Rainforest Bathing Wellness & Salmon Adventure

Not your standard “Forest Bathing”. A rejuvenating, customized version of Shinrin Yoku where you’ll learn how to enjoy & benefit from “Forest Bathing”. Your personal Eco-Guide, trained in Forest Bathing, will provide interpretive commentary and coaching on walking tours and scenic drives through the mountainous ‘North Shore’ rainforest including Lighthouse Park & Capilano River Canyon Salmon Adventure with optional picnic.

 

Invite some friends and family for a private introduction to the world-renowned wellness program known as Shinrin Yoku, translated as “Forest Bathing”. Developed in 1982 as part of the Japanese National Health Program to reduce stress and boost disease immunity, it is now a practice that has flourished globally.  We offer a very enjoyable abbreviated version where you’ll learn how to enjoy Forest Bathing on your own. Escorted by your guide, you’ll explore uncut virgin Rainforest where you’ll hear how 1000-year-old giant cedars and Douglas Firs communicate and collaborate to survive, an incredible opportunity to discover one of the world’s most primitive ecosystems and learn how all of its inhabitants contribute to its delicate balance. As you listen to waves crashing against granite cliffs and the ocean breeze whistling through the boughs above, you will learn about the art and science of Forest Bathing and how you can apply this simple practice to improve your mental and physical wellness. Marvel at the incredible vistas of the Burrard Inlet, Bowen Island and the downtown cityscape and experience Lighthouse Park, a National Historic Site with one of Canada’s most picturesque lighthouses. Then, after a 25-minute drive, your guide will escort you up the amazing Capilano River Canyon, walking among the giant Cedars and towering Douglas Firs, reaching as high as 85 meters (270’).  From here, you will take a 15-minute walk to experience the awesomeness of the Cleveland Dam, supplying 1/3 of Vancouver’s water and some of the cleanest drinking water in the world. Then enjoy an Al Fresco culinary experience like never before along the Capilano River Canyon as you learn about the pacific salmon story. You’ll then return back from a rejuvenating outing, full of memories, stories and photos.

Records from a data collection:
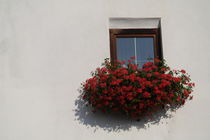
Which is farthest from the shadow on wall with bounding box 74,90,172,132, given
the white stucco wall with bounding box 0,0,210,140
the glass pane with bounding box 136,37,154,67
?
the glass pane with bounding box 136,37,154,67

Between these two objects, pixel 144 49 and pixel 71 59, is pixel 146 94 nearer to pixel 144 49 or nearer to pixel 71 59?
pixel 144 49

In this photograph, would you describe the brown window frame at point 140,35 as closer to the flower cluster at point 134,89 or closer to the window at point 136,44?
the window at point 136,44

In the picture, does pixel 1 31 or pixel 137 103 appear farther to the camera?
pixel 1 31

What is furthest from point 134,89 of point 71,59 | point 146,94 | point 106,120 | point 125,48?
point 71,59

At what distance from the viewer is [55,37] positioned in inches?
228

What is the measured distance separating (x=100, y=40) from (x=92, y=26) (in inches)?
10.2

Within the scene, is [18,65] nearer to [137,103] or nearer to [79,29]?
[79,29]

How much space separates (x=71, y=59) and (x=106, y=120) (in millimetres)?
1070

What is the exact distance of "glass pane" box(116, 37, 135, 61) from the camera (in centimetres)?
593

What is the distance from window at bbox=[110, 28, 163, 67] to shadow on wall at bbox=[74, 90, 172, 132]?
91cm

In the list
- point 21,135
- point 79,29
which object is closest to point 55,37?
point 79,29

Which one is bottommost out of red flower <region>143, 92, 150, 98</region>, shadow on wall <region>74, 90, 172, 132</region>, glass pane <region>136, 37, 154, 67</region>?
shadow on wall <region>74, 90, 172, 132</region>

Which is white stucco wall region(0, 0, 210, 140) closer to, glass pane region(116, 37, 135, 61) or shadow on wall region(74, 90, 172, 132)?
shadow on wall region(74, 90, 172, 132)

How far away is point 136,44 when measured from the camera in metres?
6.02
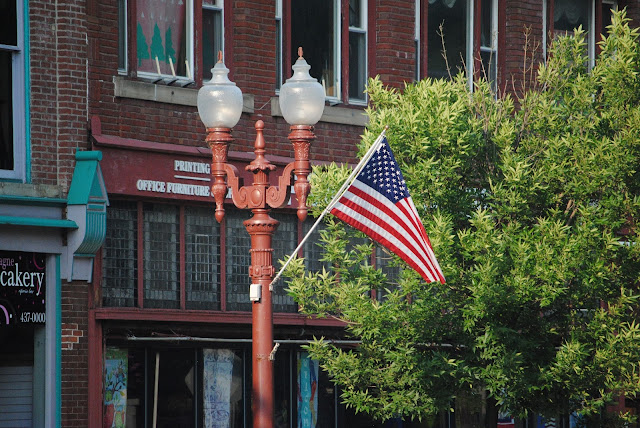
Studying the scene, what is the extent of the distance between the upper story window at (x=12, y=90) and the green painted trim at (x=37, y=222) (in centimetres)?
69

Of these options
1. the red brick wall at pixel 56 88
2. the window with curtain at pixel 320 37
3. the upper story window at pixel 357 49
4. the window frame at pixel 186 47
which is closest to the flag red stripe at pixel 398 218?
the red brick wall at pixel 56 88

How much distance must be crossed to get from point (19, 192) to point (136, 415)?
3.42 metres

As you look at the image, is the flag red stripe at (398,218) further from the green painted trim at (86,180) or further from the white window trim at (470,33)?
the white window trim at (470,33)

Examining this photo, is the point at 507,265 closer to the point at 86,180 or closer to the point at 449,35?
the point at 86,180

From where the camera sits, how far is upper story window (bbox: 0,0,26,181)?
52.9 feet

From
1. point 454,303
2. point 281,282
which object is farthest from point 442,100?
point 281,282

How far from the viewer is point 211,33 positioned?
18547 mm

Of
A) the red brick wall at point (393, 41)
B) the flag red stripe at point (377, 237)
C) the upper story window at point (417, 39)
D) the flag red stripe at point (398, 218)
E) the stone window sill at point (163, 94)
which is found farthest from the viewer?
the upper story window at point (417, 39)

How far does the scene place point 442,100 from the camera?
15258 mm

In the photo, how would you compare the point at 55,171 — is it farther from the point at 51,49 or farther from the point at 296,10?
the point at 296,10

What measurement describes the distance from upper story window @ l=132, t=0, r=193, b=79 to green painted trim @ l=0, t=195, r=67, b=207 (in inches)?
95.6

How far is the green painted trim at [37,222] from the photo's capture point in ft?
50.6

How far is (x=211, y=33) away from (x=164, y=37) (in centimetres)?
88

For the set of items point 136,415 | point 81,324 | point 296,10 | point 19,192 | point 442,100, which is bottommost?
point 136,415
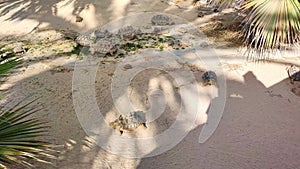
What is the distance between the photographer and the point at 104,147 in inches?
160

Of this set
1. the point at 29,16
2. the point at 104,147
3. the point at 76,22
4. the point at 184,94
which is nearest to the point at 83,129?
the point at 104,147

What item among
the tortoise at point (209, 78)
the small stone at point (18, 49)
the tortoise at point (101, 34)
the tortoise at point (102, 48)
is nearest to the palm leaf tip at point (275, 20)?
the tortoise at point (209, 78)

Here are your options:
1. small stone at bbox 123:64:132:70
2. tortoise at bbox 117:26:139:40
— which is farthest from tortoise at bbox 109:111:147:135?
tortoise at bbox 117:26:139:40

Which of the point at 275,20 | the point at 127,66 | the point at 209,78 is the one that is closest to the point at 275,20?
the point at 275,20

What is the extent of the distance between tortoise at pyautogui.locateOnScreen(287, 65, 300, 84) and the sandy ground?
90 millimetres

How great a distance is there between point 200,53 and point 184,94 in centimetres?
165

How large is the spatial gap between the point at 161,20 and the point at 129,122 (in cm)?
440

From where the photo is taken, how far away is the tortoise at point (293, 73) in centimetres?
528

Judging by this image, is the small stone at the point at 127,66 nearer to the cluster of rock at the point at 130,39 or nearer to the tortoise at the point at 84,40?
the cluster of rock at the point at 130,39

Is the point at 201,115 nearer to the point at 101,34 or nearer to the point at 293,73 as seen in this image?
the point at 293,73

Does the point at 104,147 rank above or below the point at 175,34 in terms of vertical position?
above

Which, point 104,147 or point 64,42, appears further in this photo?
point 64,42

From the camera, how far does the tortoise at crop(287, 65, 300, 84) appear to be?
5.28 metres

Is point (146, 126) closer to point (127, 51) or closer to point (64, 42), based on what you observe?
point (127, 51)
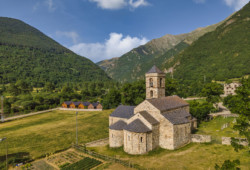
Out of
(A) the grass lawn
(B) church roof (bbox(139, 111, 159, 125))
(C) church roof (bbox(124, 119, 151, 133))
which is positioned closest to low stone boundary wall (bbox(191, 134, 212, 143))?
(A) the grass lawn

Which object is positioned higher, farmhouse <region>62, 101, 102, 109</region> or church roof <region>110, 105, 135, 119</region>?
church roof <region>110, 105, 135, 119</region>

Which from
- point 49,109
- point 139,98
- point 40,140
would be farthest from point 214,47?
point 40,140

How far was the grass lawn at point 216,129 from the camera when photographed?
35875 millimetres

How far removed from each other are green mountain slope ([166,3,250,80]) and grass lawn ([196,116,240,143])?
9331cm

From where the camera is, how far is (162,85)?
3938 centimetres

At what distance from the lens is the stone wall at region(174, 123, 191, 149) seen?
3153 cm

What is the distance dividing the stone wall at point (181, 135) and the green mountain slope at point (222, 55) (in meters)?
114

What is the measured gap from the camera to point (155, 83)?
38.2m

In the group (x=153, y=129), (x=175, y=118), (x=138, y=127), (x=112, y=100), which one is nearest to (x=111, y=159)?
(x=138, y=127)

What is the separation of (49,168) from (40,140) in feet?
54.2

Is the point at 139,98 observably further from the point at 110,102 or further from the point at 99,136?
the point at 99,136

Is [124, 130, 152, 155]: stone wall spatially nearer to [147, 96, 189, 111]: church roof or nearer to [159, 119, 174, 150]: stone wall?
[159, 119, 174, 150]: stone wall

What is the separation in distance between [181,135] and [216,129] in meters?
16.4

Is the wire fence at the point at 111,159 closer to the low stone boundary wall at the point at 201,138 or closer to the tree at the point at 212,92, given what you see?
the low stone boundary wall at the point at 201,138
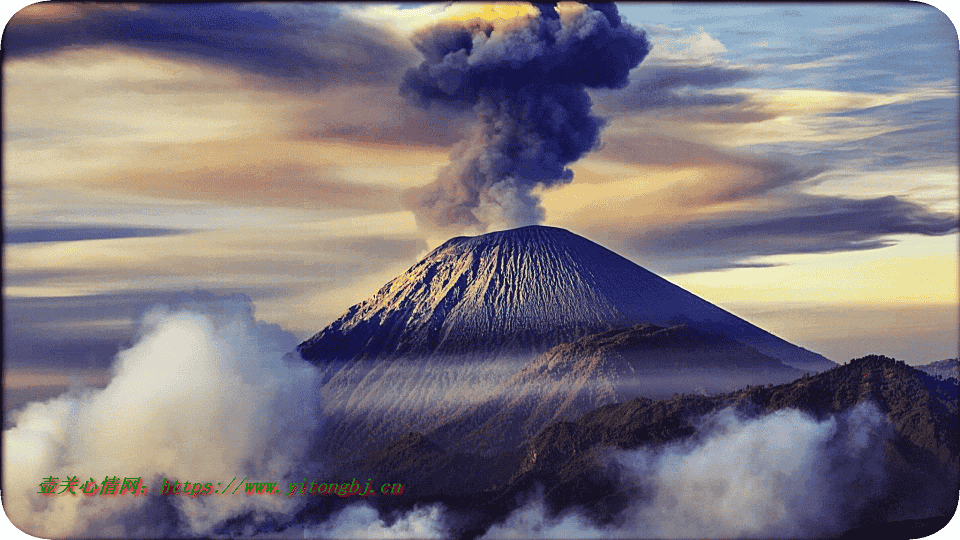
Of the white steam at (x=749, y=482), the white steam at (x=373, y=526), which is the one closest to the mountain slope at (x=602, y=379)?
the white steam at (x=749, y=482)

APPLY WHAT YOU READ:
• A. According to the forest bathing tour description, in what year was Shinrin Yoku developed, and as part of what program?
• B. List every vista that the forest bathing tour description says visitors can marvel at.
• C. Extend the forest bathing tour description beyond its final sentence.

ANSWERS PROVIDED:
• A. It was developed in 1982 as part of the Japanese National Health Program.

• B. The Burrard Inlet, Bowen Island, and the downtown cityscape

• C.
 

Backgrounder: “Forest Bathing” has been described as different things:  a wellness/fitness trend, a mindfulness practice, or simply, relaxing fun and common sense. One thing is for certain and that is “Forest-Bathing” is an incredible experience that has had a significant and positive impact on many people’s lives. The term and concept emerged in Japan in the early 1980’s as a physiological and psychological exercise called Shinrin-yoku (“forest-bathing” or “taking in the forest atmosphere”). https://time.com/5259602/japanese-forest-bathing/ In fact, Japan established a national health program for “Forest Bathing” in 1982. The purpose was twofold: first, to offer an eco-antidote to corporate burnout and second, to inspire the public to reconnect with and protect the country’s forests. The Japanese quickly embraced this form of eco-therapy. In the 1990s, researchers began studying the physiological benefits of forest bathing, providing the science to support what we innately know; as national geographic reported, time spent immersed in nature is good for us. Evidence-based research is demonstrating that walking through a forest has real, quantifiable health benefits, both mental and physical including:

  • enhancing our immune systems Natural Killer cells by up to 40%, NK cells are a type of lymphocyte (a white blood cell) and a key component of our immune system. NK cells play a major role in the host-rejection of both tumours and virally infected cells.
  • lower blood pressure & reduce stress hormones adrenaline and cortisol by up to 15%
  • increases ability to focus
  • accelerates recovery from surgery or illness
  • increases energy levels, and improves sleep patterns

Think of it as a fun, engaging prescription with no negative side effects!

 

Participation Requirements:

  • Class: Easy
  • Participants must be capable of walking on gravel as well as uneven dirt trails for up to 15-30 minutes at a time.
  • Comfortable walking shoes are required, it is recommended that rain gear is brought in the event of inclement weather.
  • This tour is not wheelchair or walker accessible.